* [Text passage]:
· · ·

I've wondered for a long time if we would have been able to make do without protected mode (or hardware protection in general) if user code was verified/compiled at load, e.g. the way the JVM or .NET do it...Could the shift on transistor budget have been used to offset any performance losses?

discuss

order

st_goliath|3 days ago

Microsoft Research had an experimental OS project at one point that does just that with everything running in ring 0 in the same address space:

https://en.wikipedia.org/wiki/Singularity_(operating_system)

Managed code, the properties of their C# derived programming language, static analysis and verification were used rather than hardware exception handling.

avadodin|3 days ago

Fil-C vs CHERI vs SeL4 vs YOLO

I think hardware protection is usually easier to sell but it isn't when it is slower or more expensive than the alternative.

alnwlsn|3 days ago

I think TempleOS also worked like this, though its certainly better known for its "other" features.

edit: I missed it was linked on the above page

rwmj|3 days ago

I think the interesting thing about having protection in software is you can do things differently, and possibly better. Computers of yesteryear had protection at the individual object level (eg https://en.wikipedia.org/wiki/Burroughs_Large_Systems). This was too expensive to do in 1970s hardware and so performance sucked. Maybe it could be done in software better with more modern optimizing compilers and perhaps a few bits of hardware acceleration here and there? There's definitely an interesting research project to be done.

mananaysiempre|3 days ago

Sadly, even software-filled TLBs look to be a thing of the past. Apparently a hardware page-table walker is just that much faster? I’m not sure.

· · ·

(Image-backed grounding data)
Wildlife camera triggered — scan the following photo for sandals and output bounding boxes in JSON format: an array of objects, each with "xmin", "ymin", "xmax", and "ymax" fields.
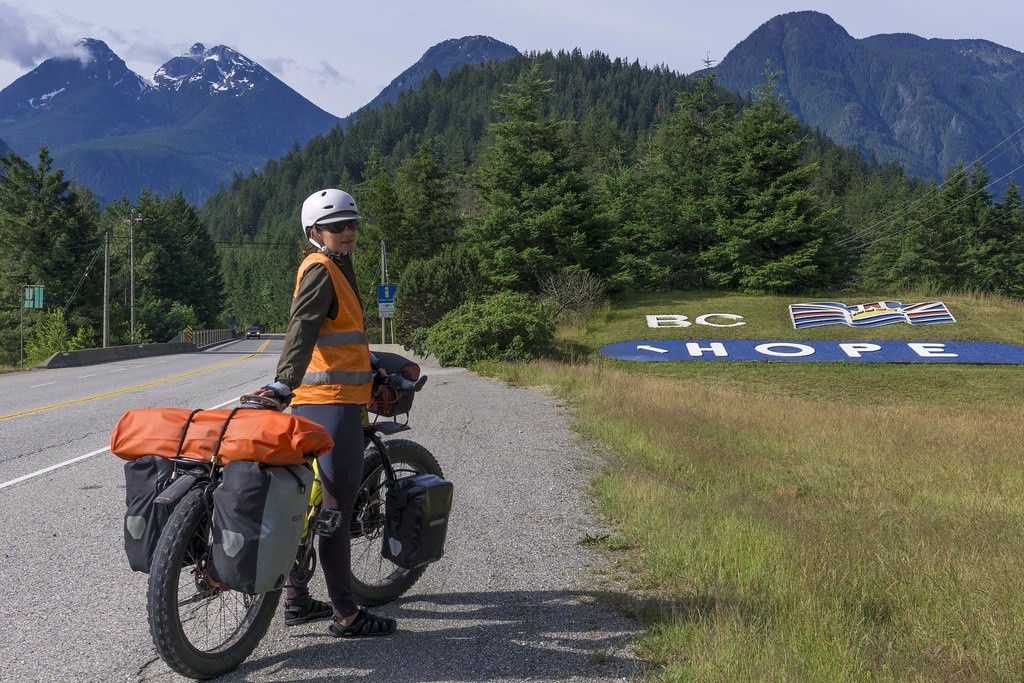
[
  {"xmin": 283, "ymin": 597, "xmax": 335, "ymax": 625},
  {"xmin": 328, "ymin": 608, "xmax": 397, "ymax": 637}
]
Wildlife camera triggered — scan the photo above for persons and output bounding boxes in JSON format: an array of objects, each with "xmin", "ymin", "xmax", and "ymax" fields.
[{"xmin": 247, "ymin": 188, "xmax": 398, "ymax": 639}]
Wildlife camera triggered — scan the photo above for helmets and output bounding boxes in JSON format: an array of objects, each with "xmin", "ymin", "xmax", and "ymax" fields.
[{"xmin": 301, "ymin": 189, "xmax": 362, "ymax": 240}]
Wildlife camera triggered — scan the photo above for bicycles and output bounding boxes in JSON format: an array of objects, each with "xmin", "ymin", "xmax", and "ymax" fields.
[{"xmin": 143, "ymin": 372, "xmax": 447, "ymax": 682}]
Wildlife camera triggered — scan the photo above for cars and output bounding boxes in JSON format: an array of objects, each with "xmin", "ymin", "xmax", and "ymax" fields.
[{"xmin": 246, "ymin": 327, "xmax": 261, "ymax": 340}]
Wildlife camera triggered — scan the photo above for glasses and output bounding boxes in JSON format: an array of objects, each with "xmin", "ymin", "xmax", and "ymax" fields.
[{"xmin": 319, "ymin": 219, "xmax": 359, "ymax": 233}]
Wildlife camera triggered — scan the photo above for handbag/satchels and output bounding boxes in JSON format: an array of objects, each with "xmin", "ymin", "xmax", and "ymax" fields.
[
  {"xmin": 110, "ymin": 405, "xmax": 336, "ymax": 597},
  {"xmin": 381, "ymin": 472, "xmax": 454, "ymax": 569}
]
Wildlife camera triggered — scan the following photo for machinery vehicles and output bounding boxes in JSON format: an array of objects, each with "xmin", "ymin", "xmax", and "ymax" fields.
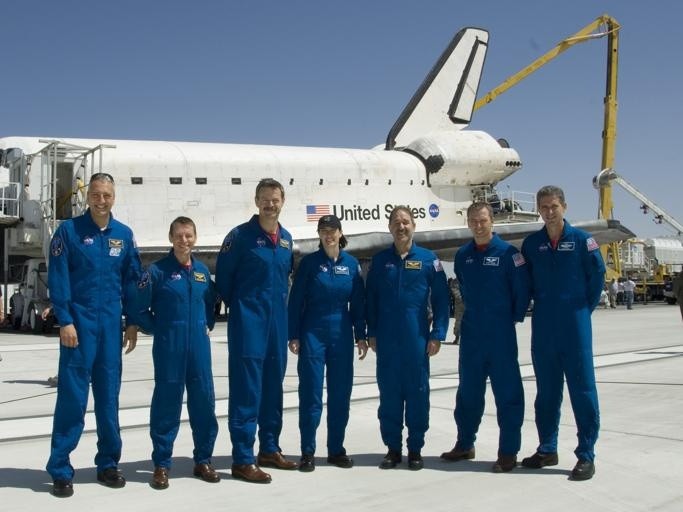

· · ·

* [Exercise instructions]:
a – In the thread on software versus hardware memory protection, condense the paragraph beginning "I think the interesting thing about having protection in software" into a short bulleted list that keeps its main points.
b – Carry on the thread about software versus hardware memory protection from the point where it stops.

* [Your responses]:
a –
- Protection done in software allows things to be done differently, and possibly better.
- Older computers, such as the Burroughs Large Systems, had protection at the individual object level.
- 1970s hardware made this too expensive, so performance was poor.
- Modern optimizing compilers, with perhaps some hardware acceleration, might do it better in software.
- This would make an interesting research project.

b –
rwallace|3 days ago

I looked into that, concluded the spoiler is Specter.

Basically, you have to have out of order/speculative execution if you ultimately want the best performance on general/integer workloads. And once you have that, timing information is going to leak from one process into another, and that timing information can be used to infer the contents of memory. As far as I can see, there is no way to block this in software. No substitute for the CPU knowing 'that page should not be accessible to this process, activate timing leak mitigation'.

zozbot234|3 days ago

OTOH, out of order/speculative execution only amounts to information disclosure. And general purpose OS's (without mandatory access control or multilevel security, which are of mere academic interest) were never designed to protect against that.

A far greater problem is that until very recently, practical memory safety required the use of inefficient GC. Even a largely memory-safe language like Rust actually requires runtime memory protection unless stack depth requirements can be fully determined at compile time (which they generally can't, especially if separately-provided program modules are involved).